Dataframe is output as is to faciliate debugging and discussion. It includes both complete and incomplete records. Example of such a dataframe, generated on 2020-04-08: https://docs.google.com/spreadsheets/d/19rDkxD8rEbVKhIpg-1EyHuTSeFP4IrSmcm7PkO1bLIg/edit?usp=sharing.
The consequences table is obtained by removing the unnecessary columns and collapsing the dataframe. The dataframe is grouped by all triples of (RCVaccession, EnsemblGeneID, EnsemblGeneName), and there is a check to ensure that for each triple there is only one type of repeat predicted.

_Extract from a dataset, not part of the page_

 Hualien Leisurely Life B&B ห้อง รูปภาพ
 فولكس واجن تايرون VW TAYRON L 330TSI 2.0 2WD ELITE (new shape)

The consequences table only includes complete records and is saved in a six-column format suitable for use in the main Open Targets evidence string generation pipeline.
As of 2020-04-08, the pipeline was able to process 111 out of 115 records. The causes for missing the 4 records are:
- ClinVar data issues
- RCV000001021 has non-standard name “fragile site, folic acid type, rare, fra(12)(q13.1)” which cannot be parsed.
- RCV000192065 has an empty name.
- Ensembl missing a gene: RCV000000215 and RCV000006519 are mapped to two genes each,
ATXN8
andATXN8OS
, generating four RCV/gene record pairs. Mappings toATXN8OS
are processed normally; however, theATXN8
gene is missing from Ensembl 99 release.